In most cases, the payload contains other Trojans and at least one hoax: jokes, games, graphics and so forth. The hoax is meant to distract the user or to prove that the activity caused by the dropper is harmless, whereas it actually serves to mask the installation of the dangerous payload.

Hackers using such programs achieve two objectives:

  1. Hidden or masked installation of other Trojans or viruses
  2. Tricking antivirus solutions which are unable to analyse all components

Trojan Proxies

These Trojans function as a proxy server and provide anonymous access to the Internet from victim machines. Today these Trojans are very popular with spammers who always need additional machines for mass mailings. Virus coders will often include Trojan-proxies in Trojan packs and sell networks of infected machines to spammers.

Trojan Spies

This family includes a variety of spy programs and key loggers, all of which track and save user activity on the victim machine and then forward this information to the master. Trojan-spies collect a range of information including:

  • Keystrokes
  • Logs of active applications
  • Other user actions

These Trojans are most often used to steal banking and other financial information to support online fraud.

Trojan Notifiers

These Trojans inform the 'master' about an infected machine. Notifiers confirm that a machine has been successfully infected, and send information about IP-address, open port numbers, the email address etc. of the victim machine. This information may be sent by email, to the master's website, or by ICQ.

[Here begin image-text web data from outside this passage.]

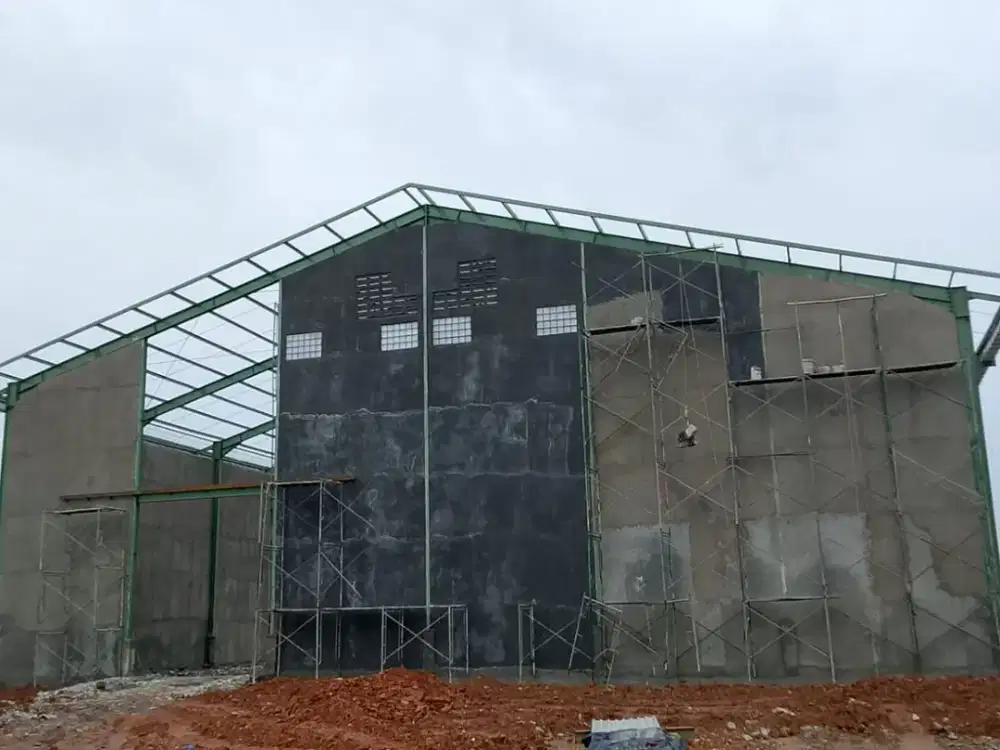 Gudang Bebas Banjir Akses Container di Bayur Lebak Wangi Tangerang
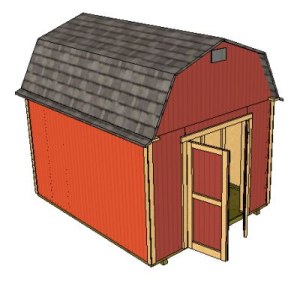 Gambrel Roof 10X12 Shed Plans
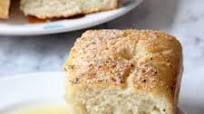 Thick Focaccia Bread with Garlic and Cheese Dipping Oil Thick Focaccia Bread with Garlic and Cheese Dipping Oil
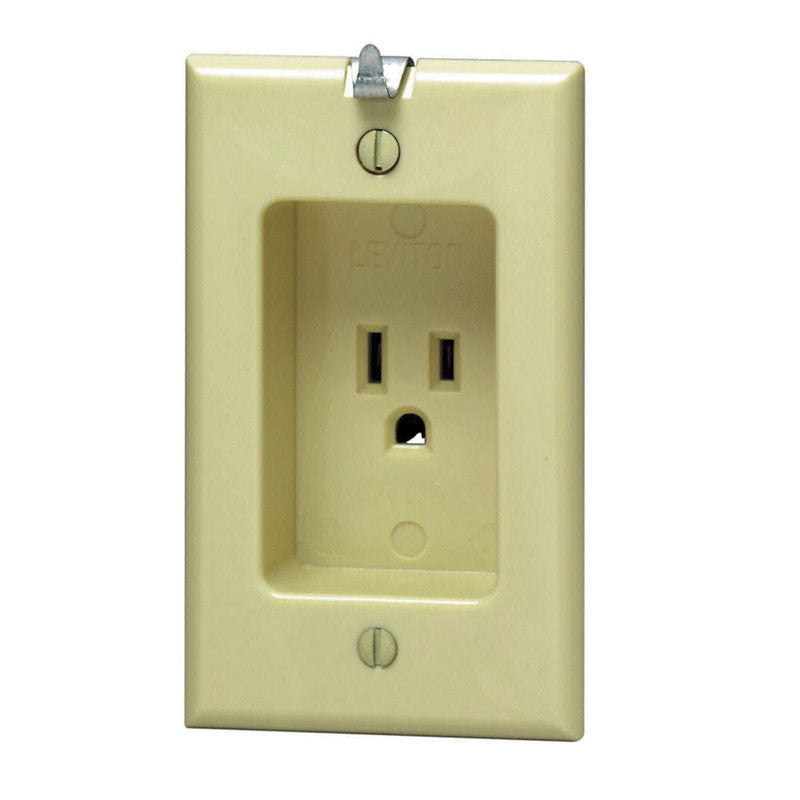 receptacles single clock hanger electrical outlet receptacle 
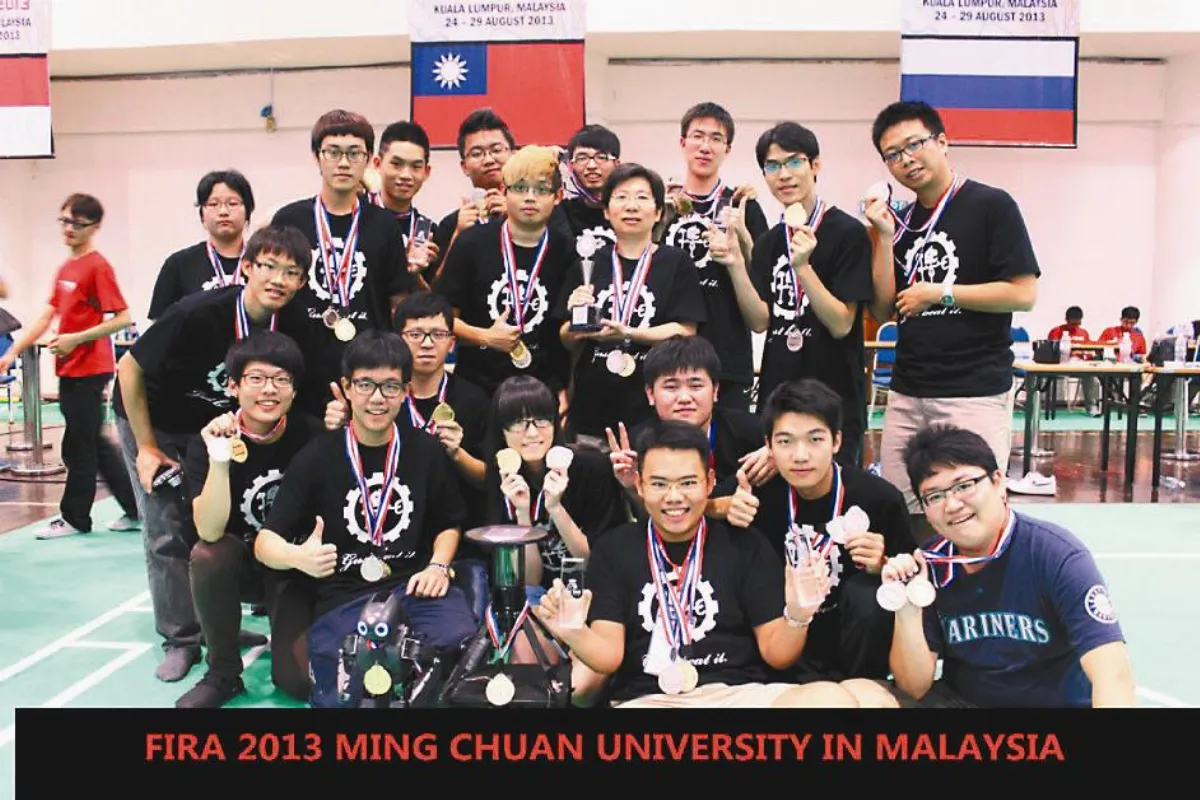 世界盃機器人賽  銘傳4金5銀獎最多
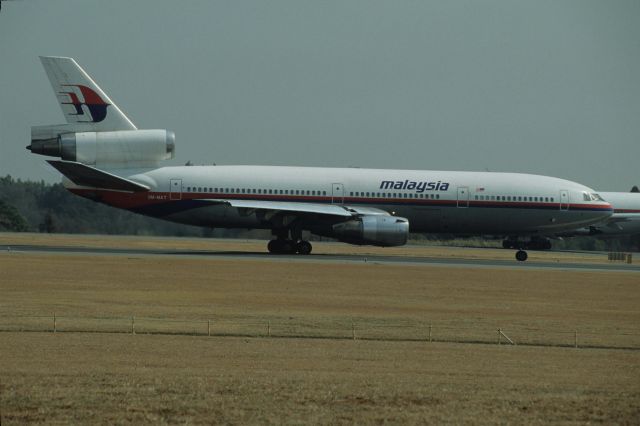 McDonnell Douglas DC-10 (9M-MAT) - Departure at Narita Intl Airport Rwy16 on 1991/03/20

Notifiers are usually included in a Trojan 'pack' and used only to inform the master that a Trojan has been successfully installed on the victim machine.


A rootkit is a collection of programs used by a hacker to evade detection while trying to gain unauthorized access to a computer. This is done either by replacing system files or libraries, or by installing a kernel module. The hacker installs the rootkit after obtaining user-level access: typically this is done by cracking a password or by exploiting a vulnerability. This is then used to gather other user IDs until the hacker gains root, or administrator, access to the system.

The term originated in the Unix world, although it has since been applied to the techniques used by authors of Windows-based Trojans to conceal their actions. Rootkits have been used increasingly as a form of stealth to hide Trojan activity, something that is made easier because many Windows users log in with administrator rights.


These Trojans are archived files coded to sabotage the de-compressor when it attempts to open the infected archived file. The victim machine will slow or crash when the Trojan bomb explodes, or the disk will be filled with nonsense data. ArcBombs are especially dangerous for servers, particularly when incoming data is initially processed automatically: in such cases, an ArcBomb can crash the server.

There are three types of ArcBombs: incorrect header in the archive, repeating data and a series of identical files in the archive.

An incorrect archive header or corrupted data can both cause the de-compressor to crash when opening and unpacking the infected archive.

A large file containing repeating data can be packed into a very small archive: 5 gigabytes will be 200 KB when packed using RAR and 480 KB in ZIP format.

Moreover, special technologies exist to pack an enormous number of identical files in one archive without significantly affecting the size of the archive itself: for instance, it is possible to pack 10100 identical files into a 30 KB RAR file or a 230 KB ZIP file.